* **Bacaan**
================================
Kemudian, Fakultas Pertanian ada enam dosen, Fakultas Teknik adalah 11 dosen, Fakultas Ilmu Budaya lima dosen, Fakultas MIPA delapan dosen, Fakultas Kehutanan sembilan dosen, Fakultas Peternakan 14 dosen, dan Fakultas Kedokteran Gigi satu orang. Ada pula puluhan dosen dari Sekolah Vokasi yang ikut menolak.

Uniknya, dalam daftar nama terdapat figur tidak asing yang ikut menolak, yaitu Menteri Sekretaris Negara (Mensesneg) Pratikno. Namanya berada di urutan ke-22 mewakili Fisip UGM. Bahkan, nama Pratikno di-bold sehingga mencolok di antara daftar dosen yang menolak pemberian gelar profesor kehormatan.
================================
* **Soal 1**
Menurut bacaan, pada urutan ke berapa nama Pratikno tercantum dalam daftar?
* **Soal 2**
Sebutkan setiap fakultas yang jumlah dosennya disebutkan dalam bacaan, beserta jumlah tersebut.
Baris-baris di bawah ini diambil dari sumber yang berbeda.

* **Bahan Sumber**
================================
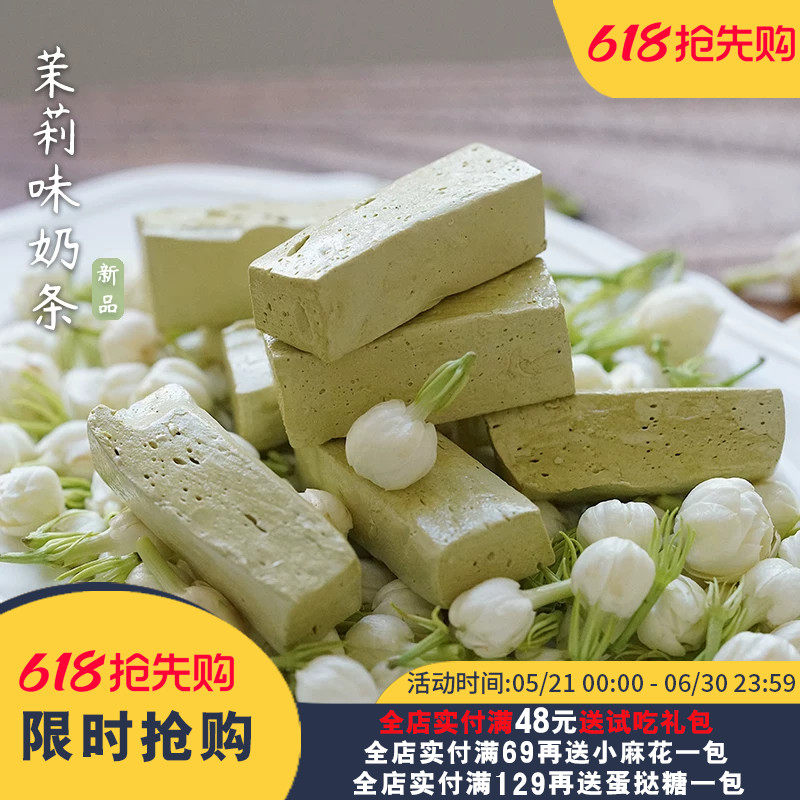 夏午三点茉莉花茶奶条牛轧糖软糖好吃的糖果喜糖办公室小零食奶糖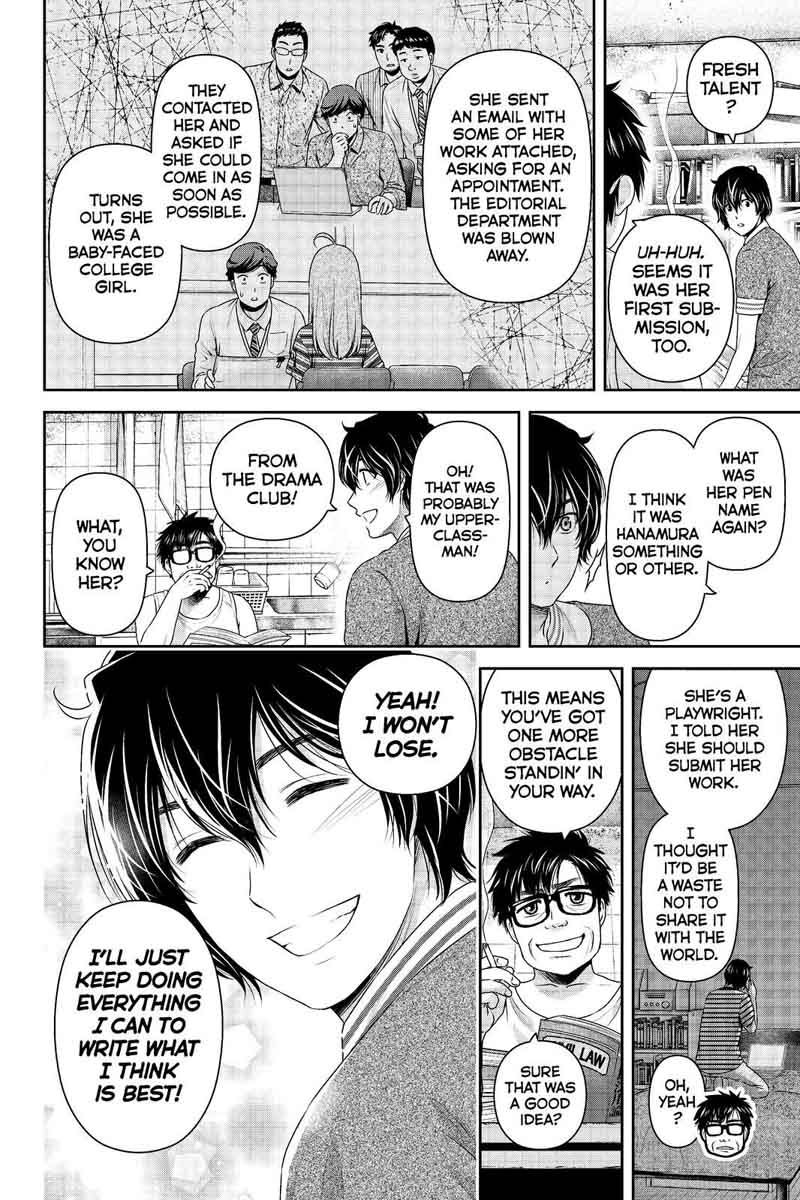 Page 10 of Chapter 181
================================
* **Jawaban 1**
Nama Pratikno tercantum pada urutan ke-22, mewakili Fisip UGM.

* **Jawaban 2**
- Fakultas Pertanian: enam dosen
- Fakultas Teknik: 11 dosen
- Fakultas Ilmu Budaya: lima dosen
- Fakultas MIPA: delapan dosen
- Fakultas Kehutanan: sembilan dosen
- Fakultas Peternakan: 14 dosen
- Fakultas Kedokteran Gigi: satu orang